The spirited psychology major, who is graduating with a Bachelor of Arts magna cum laude, fondly recalls the inspiration she’s enjoyed at her alma mater. “Upon entering Nyack, I met and connected with another woman who I have looked to as a role model, Dr. Denise Hirschlein. She has impacted me in ways I know that I do not fully understand yet, but I value her teaching and timely wisdom even during times when I was not fully ready to receive them.”
In addition to Dr. Hirschlein, Regine mentions two other professors. Dr. Stephen Maret and Dr. Carlos Velez. “Dr. Maret taught me that I could learn anything as long as I put it into a language that I could understand. This meant a lot to me. I was a student who just narrowly finished high school and enrolled in college in my mid-thirties with kids who I believed were faster on the intake, smarter, and who had more direction and time than I had. I put his words to work in my academic career.

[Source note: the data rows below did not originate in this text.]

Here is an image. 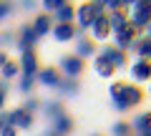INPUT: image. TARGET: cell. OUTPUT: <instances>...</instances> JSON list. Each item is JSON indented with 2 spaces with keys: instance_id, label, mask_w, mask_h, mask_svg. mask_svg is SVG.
<instances>
[{
  "instance_id": "1",
  "label": "cell",
  "mask_w": 151,
  "mask_h": 136,
  "mask_svg": "<svg viewBox=\"0 0 151 136\" xmlns=\"http://www.w3.org/2000/svg\"><path fill=\"white\" fill-rule=\"evenodd\" d=\"M108 93H111V101L116 106V111H129V109H134V106H139L144 101V91L139 86H134V83H124V81L111 83Z\"/></svg>"
},
{
  "instance_id": "2",
  "label": "cell",
  "mask_w": 151,
  "mask_h": 136,
  "mask_svg": "<svg viewBox=\"0 0 151 136\" xmlns=\"http://www.w3.org/2000/svg\"><path fill=\"white\" fill-rule=\"evenodd\" d=\"M149 20H151V3L149 0H136L134 8L129 10V23L141 33L146 25H149Z\"/></svg>"
},
{
  "instance_id": "3",
  "label": "cell",
  "mask_w": 151,
  "mask_h": 136,
  "mask_svg": "<svg viewBox=\"0 0 151 136\" xmlns=\"http://www.w3.org/2000/svg\"><path fill=\"white\" fill-rule=\"evenodd\" d=\"M83 71H86V63H83V58H78L76 53L60 58V73H63L65 78H78V76H83Z\"/></svg>"
},
{
  "instance_id": "4",
  "label": "cell",
  "mask_w": 151,
  "mask_h": 136,
  "mask_svg": "<svg viewBox=\"0 0 151 136\" xmlns=\"http://www.w3.org/2000/svg\"><path fill=\"white\" fill-rule=\"evenodd\" d=\"M111 35H113V40H116V48H124V50H129V48H131V43H134V40L139 38L141 33H139V30H136V28L129 23V25H124L121 30L111 33Z\"/></svg>"
},
{
  "instance_id": "5",
  "label": "cell",
  "mask_w": 151,
  "mask_h": 136,
  "mask_svg": "<svg viewBox=\"0 0 151 136\" xmlns=\"http://www.w3.org/2000/svg\"><path fill=\"white\" fill-rule=\"evenodd\" d=\"M101 55H106L111 60L113 68H126L129 65V55H126L124 48H116V45H103L101 48Z\"/></svg>"
},
{
  "instance_id": "6",
  "label": "cell",
  "mask_w": 151,
  "mask_h": 136,
  "mask_svg": "<svg viewBox=\"0 0 151 136\" xmlns=\"http://www.w3.org/2000/svg\"><path fill=\"white\" fill-rule=\"evenodd\" d=\"M35 81H40L43 86H50V88H55L60 81H63V73H60V68H38V73H35Z\"/></svg>"
},
{
  "instance_id": "7",
  "label": "cell",
  "mask_w": 151,
  "mask_h": 136,
  "mask_svg": "<svg viewBox=\"0 0 151 136\" xmlns=\"http://www.w3.org/2000/svg\"><path fill=\"white\" fill-rule=\"evenodd\" d=\"M18 63H20V73H23V76H35L38 68H40V65H38V55H35L33 48L30 50H23V55H20Z\"/></svg>"
},
{
  "instance_id": "8",
  "label": "cell",
  "mask_w": 151,
  "mask_h": 136,
  "mask_svg": "<svg viewBox=\"0 0 151 136\" xmlns=\"http://www.w3.org/2000/svg\"><path fill=\"white\" fill-rule=\"evenodd\" d=\"M8 116H10V124L15 126V129H20V131H25V129H30V126H33V114H30V111H25L23 106H18V109L10 111Z\"/></svg>"
},
{
  "instance_id": "9",
  "label": "cell",
  "mask_w": 151,
  "mask_h": 136,
  "mask_svg": "<svg viewBox=\"0 0 151 136\" xmlns=\"http://www.w3.org/2000/svg\"><path fill=\"white\" fill-rule=\"evenodd\" d=\"M91 35H93V40H106L108 35H111V23H108V15H101V18H96V20L91 23Z\"/></svg>"
},
{
  "instance_id": "10",
  "label": "cell",
  "mask_w": 151,
  "mask_h": 136,
  "mask_svg": "<svg viewBox=\"0 0 151 136\" xmlns=\"http://www.w3.org/2000/svg\"><path fill=\"white\" fill-rule=\"evenodd\" d=\"M38 35L35 30H33V25H20V30H18V50H30L33 45H35Z\"/></svg>"
},
{
  "instance_id": "11",
  "label": "cell",
  "mask_w": 151,
  "mask_h": 136,
  "mask_svg": "<svg viewBox=\"0 0 151 136\" xmlns=\"http://www.w3.org/2000/svg\"><path fill=\"white\" fill-rule=\"evenodd\" d=\"M53 23H55V20H53V15H50V13H40V15H35V20H33L30 25H33V30H35L38 38H43L45 33L53 30Z\"/></svg>"
},
{
  "instance_id": "12",
  "label": "cell",
  "mask_w": 151,
  "mask_h": 136,
  "mask_svg": "<svg viewBox=\"0 0 151 136\" xmlns=\"http://www.w3.org/2000/svg\"><path fill=\"white\" fill-rule=\"evenodd\" d=\"M55 35V40L58 43H65V40H73L76 38V25L73 23H53V30H50Z\"/></svg>"
},
{
  "instance_id": "13",
  "label": "cell",
  "mask_w": 151,
  "mask_h": 136,
  "mask_svg": "<svg viewBox=\"0 0 151 136\" xmlns=\"http://www.w3.org/2000/svg\"><path fill=\"white\" fill-rule=\"evenodd\" d=\"M131 76L136 81H151V60L149 58H139L131 65Z\"/></svg>"
},
{
  "instance_id": "14",
  "label": "cell",
  "mask_w": 151,
  "mask_h": 136,
  "mask_svg": "<svg viewBox=\"0 0 151 136\" xmlns=\"http://www.w3.org/2000/svg\"><path fill=\"white\" fill-rule=\"evenodd\" d=\"M76 55H78V58H91V55H96V40H93V38H86V35H78Z\"/></svg>"
},
{
  "instance_id": "15",
  "label": "cell",
  "mask_w": 151,
  "mask_h": 136,
  "mask_svg": "<svg viewBox=\"0 0 151 136\" xmlns=\"http://www.w3.org/2000/svg\"><path fill=\"white\" fill-rule=\"evenodd\" d=\"M93 68H96V73H98V76H103V78H111L113 73H116V68L111 65V60H108L106 55H101V53L93 55Z\"/></svg>"
},
{
  "instance_id": "16",
  "label": "cell",
  "mask_w": 151,
  "mask_h": 136,
  "mask_svg": "<svg viewBox=\"0 0 151 136\" xmlns=\"http://www.w3.org/2000/svg\"><path fill=\"white\" fill-rule=\"evenodd\" d=\"M131 50H134L139 58H149L151 55V35L146 33V35H139V38L131 43Z\"/></svg>"
},
{
  "instance_id": "17",
  "label": "cell",
  "mask_w": 151,
  "mask_h": 136,
  "mask_svg": "<svg viewBox=\"0 0 151 136\" xmlns=\"http://www.w3.org/2000/svg\"><path fill=\"white\" fill-rule=\"evenodd\" d=\"M106 15H108V23H111V33H116L124 25H129V13L126 10H111V13H106Z\"/></svg>"
},
{
  "instance_id": "18",
  "label": "cell",
  "mask_w": 151,
  "mask_h": 136,
  "mask_svg": "<svg viewBox=\"0 0 151 136\" xmlns=\"http://www.w3.org/2000/svg\"><path fill=\"white\" fill-rule=\"evenodd\" d=\"M70 129H73V121H70L65 114H60V116H55V119H53V134L55 136H65Z\"/></svg>"
},
{
  "instance_id": "19",
  "label": "cell",
  "mask_w": 151,
  "mask_h": 136,
  "mask_svg": "<svg viewBox=\"0 0 151 136\" xmlns=\"http://www.w3.org/2000/svg\"><path fill=\"white\" fill-rule=\"evenodd\" d=\"M55 23H73L76 20V5H70V3H65L63 8H58L55 10Z\"/></svg>"
},
{
  "instance_id": "20",
  "label": "cell",
  "mask_w": 151,
  "mask_h": 136,
  "mask_svg": "<svg viewBox=\"0 0 151 136\" xmlns=\"http://www.w3.org/2000/svg\"><path fill=\"white\" fill-rule=\"evenodd\" d=\"M134 129L136 134H144V131H151V111H146V114H139L134 119Z\"/></svg>"
},
{
  "instance_id": "21",
  "label": "cell",
  "mask_w": 151,
  "mask_h": 136,
  "mask_svg": "<svg viewBox=\"0 0 151 136\" xmlns=\"http://www.w3.org/2000/svg\"><path fill=\"white\" fill-rule=\"evenodd\" d=\"M0 73H3V78H15V76H20V63H18V60H8V63L0 68Z\"/></svg>"
},
{
  "instance_id": "22",
  "label": "cell",
  "mask_w": 151,
  "mask_h": 136,
  "mask_svg": "<svg viewBox=\"0 0 151 136\" xmlns=\"http://www.w3.org/2000/svg\"><path fill=\"white\" fill-rule=\"evenodd\" d=\"M55 88H58L60 93H65V96H70V93L78 91V83H76V78H63V81H60Z\"/></svg>"
},
{
  "instance_id": "23",
  "label": "cell",
  "mask_w": 151,
  "mask_h": 136,
  "mask_svg": "<svg viewBox=\"0 0 151 136\" xmlns=\"http://www.w3.org/2000/svg\"><path fill=\"white\" fill-rule=\"evenodd\" d=\"M111 134H113V136H131V134H134V126L126 124V121H119V124H113Z\"/></svg>"
},
{
  "instance_id": "24",
  "label": "cell",
  "mask_w": 151,
  "mask_h": 136,
  "mask_svg": "<svg viewBox=\"0 0 151 136\" xmlns=\"http://www.w3.org/2000/svg\"><path fill=\"white\" fill-rule=\"evenodd\" d=\"M45 114H48L50 119H55V116L65 114V111H63V104H60V101H48V104H45Z\"/></svg>"
},
{
  "instance_id": "25",
  "label": "cell",
  "mask_w": 151,
  "mask_h": 136,
  "mask_svg": "<svg viewBox=\"0 0 151 136\" xmlns=\"http://www.w3.org/2000/svg\"><path fill=\"white\" fill-rule=\"evenodd\" d=\"M88 5H91V10H93L96 18L106 15V0H88Z\"/></svg>"
},
{
  "instance_id": "26",
  "label": "cell",
  "mask_w": 151,
  "mask_h": 136,
  "mask_svg": "<svg viewBox=\"0 0 151 136\" xmlns=\"http://www.w3.org/2000/svg\"><path fill=\"white\" fill-rule=\"evenodd\" d=\"M65 3H68V0H43L40 5L45 8V13H55V10H58V8H63Z\"/></svg>"
},
{
  "instance_id": "27",
  "label": "cell",
  "mask_w": 151,
  "mask_h": 136,
  "mask_svg": "<svg viewBox=\"0 0 151 136\" xmlns=\"http://www.w3.org/2000/svg\"><path fill=\"white\" fill-rule=\"evenodd\" d=\"M33 83H35V76H23V73H20V91L30 93L33 91Z\"/></svg>"
},
{
  "instance_id": "28",
  "label": "cell",
  "mask_w": 151,
  "mask_h": 136,
  "mask_svg": "<svg viewBox=\"0 0 151 136\" xmlns=\"http://www.w3.org/2000/svg\"><path fill=\"white\" fill-rule=\"evenodd\" d=\"M10 10H13V3L10 0H0V20L5 15H10Z\"/></svg>"
},
{
  "instance_id": "29",
  "label": "cell",
  "mask_w": 151,
  "mask_h": 136,
  "mask_svg": "<svg viewBox=\"0 0 151 136\" xmlns=\"http://www.w3.org/2000/svg\"><path fill=\"white\" fill-rule=\"evenodd\" d=\"M23 109L33 114V111H38V109H40V101H38V98H28L25 104H23Z\"/></svg>"
},
{
  "instance_id": "30",
  "label": "cell",
  "mask_w": 151,
  "mask_h": 136,
  "mask_svg": "<svg viewBox=\"0 0 151 136\" xmlns=\"http://www.w3.org/2000/svg\"><path fill=\"white\" fill-rule=\"evenodd\" d=\"M5 96H8V83H0V111L5 106Z\"/></svg>"
},
{
  "instance_id": "31",
  "label": "cell",
  "mask_w": 151,
  "mask_h": 136,
  "mask_svg": "<svg viewBox=\"0 0 151 136\" xmlns=\"http://www.w3.org/2000/svg\"><path fill=\"white\" fill-rule=\"evenodd\" d=\"M5 126H10V116H8V111H0V131Z\"/></svg>"
},
{
  "instance_id": "32",
  "label": "cell",
  "mask_w": 151,
  "mask_h": 136,
  "mask_svg": "<svg viewBox=\"0 0 151 136\" xmlns=\"http://www.w3.org/2000/svg\"><path fill=\"white\" fill-rule=\"evenodd\" d=\"M0 136H18V129H15V126H5V129H3V131H0Z\"/></svg>"
},
{
  "instance_id": "33",
  "label": "cell",
  "mask_w": 151,
  "mask_h": 136,
  "mask_svg": "<svg viewBox=\"0 0 151 136\" xmlns=\"http://www.w3.org/2000/svg\"><path fill=\"white\" fill-rule=\"evenodd\" d=\"M106 8H111V10H121V0H106Z\"/></svg>"
},
{
  "instance_id": "34",
  "label": "cell",
  "mask_w": 151,
  "mask_h": 136,
  "mask_svg": "<svg viewBox=\"0 0 151 136\" xmlns=\"http://www.w3.org/2000/svg\"><path fill=\"white\" fill-rule=\"evenodd\" d=\"M20 5L25 8V10H33V8H35V0H20Z\"/></svg>"
},
{
  "instance_id": "35",
  "label": "cell",
  "mask_w": 151,
  "mask_h": 136,
  "mask_svg": "<svg viewBox=\"0 0 151 136\" xmlns=\"http://www.w3.org/2000/svg\"><path fill=\"white\" fill-rule=\"evenodd\" d=\"M8 60H10V58H8V53H5V50H0V68H3Z\"/></svg>"
},
{
  "instance_id": "36",
  "label": "cell",
  "mask_w": 151,
  "mask_h": 136,
  "mask_svg": "<svg viewBox=\"0 0 151 136\" xmlns=\"http://www.w3.org/2000/svg\"><path fill=\"white\" fill-rule=\"evenodd\" d=\"M10 40H13L10 33H3V35H0V43H10Z\"/></svg>"
},
{
  "instance_id": "37",
  "label": "cell",
  "mask_w": 151,
  "mask_h": 136,
  "mask_svg": "<svg viewBox=\"0 0 151 136\" xmlns=\"http://www.w3.org/2000/svg\"><path fill=\"white\" fill-rule=\"evenodd\" d=\"M136 136H151V131H144V134H136Z\"/></svg>"
},
{
  "instance_id": "38",
  "label": "cell",
  "mask_w": 151,
  "mask_h": 136,
  "mask_svg": "<svg viewBox=\"0 0 151 136\" xmlns=\"http://www.w3.org/2000/svg\"><path fill=\"white\" fill-rule=\"evenodd\" d=\"M146 30H149V35H151V20H149V25H146Z\"/></svg>"
},
{
  "instance_id": "39",
  "label": "cell",
  "mask_w": 151,
  "mask_h": 136,
  "mask_svg": "<svg viewBox=\"0 0 151 136\" xmlns=\"http://www.w3.org/2000/svg\"><path fill=\"white\" fill-rule=\"evenodd\" d=\"M45 136H55V134H45Z\"/></svg>"
},
{
  "instance_id": "40",
  "label": "cell",
  "mask_w": 151,
  "mask_h": 136,
  "mask_svg": "<svg viewBox=\"0 0 151 136\" xmlns=\"http://www.w3.org/2000/svg\"><path fill=\"white\" fill-rule=\"evenodd\" d=\"M96 136H101V134H96Z\"/></svg>"
},
{
  "instance_id": "41",
  "label": "cell",
  "mask_w": 151,
  "mask_h": 136,
  "mask_svg": "<svg viewBox=\"0 0 151 136\" xmlns=\"http://www.w3.org/2000/svg\"><path fill=\"white\" fill-rule=\"evenodd\" d=\"M149 60H151V55H149Z\"/></svg>"
},
{
  "instance_id": "42",
  "label": "cell",
  "mask_w": 151,
  "mask_h": 136,
  "mask_svg": "<svg viewBox=\"0 0 151 136\" xmlns=\"http://www.w3.org/2000/svg\"><path fill=\"white\" fill-rule=\"evenodd\" d=\"M149 3H151V0H149Z\"/></svg>"
}]
</instances>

I found that I have an intense love and hunger for learning. All of my professors have been impactful, but Dr. Maret and Dr. Velez started it all. Dr. Velez was my first Spiritual Formation instructor. He challenged me at every turn to look within, to face the truth, to be transformed by God’s amazing love, to let go of the past, so that I could move forward. These were essential lessons. I had been a “quitter” most of my life.
As with most Nyack students who reflect on their time on campus, sharing a single favorite memory is not easy. “I think my favorite transformative memory will be the time I spent in each of my Spiritual Formation classes. Those were the most uncomfortable courses and seasons of my life, but so necessary. After graduation, my favorite memory might be receiving my degree, but for now, it might be acting out the Odyssey with my classmates in Professor Lux’s Global Literature class.”
Overjoyed to complete her studies, but saddened to leave behind such a unique academic community, Regine says, “Nyack has a unique way of integrating both Christian and secular education so that students can begin to engage a secular world with an appropriate Christian worldview. Students will learn that their service to God is not reserved for Sundays only, but they are taught how to practically integrate their faith into their work and studies. Regine’s post-graduation plans include a career in Christian counseling and writing books that inspire, encourage, and entertain others.
“At the end of my life, I want to have used up—and I mean fully exhausted—my God-given potential. I want to use every gift of connecting, interacting, loving, creating, writing, singing and acting to serve others to the glory of God.”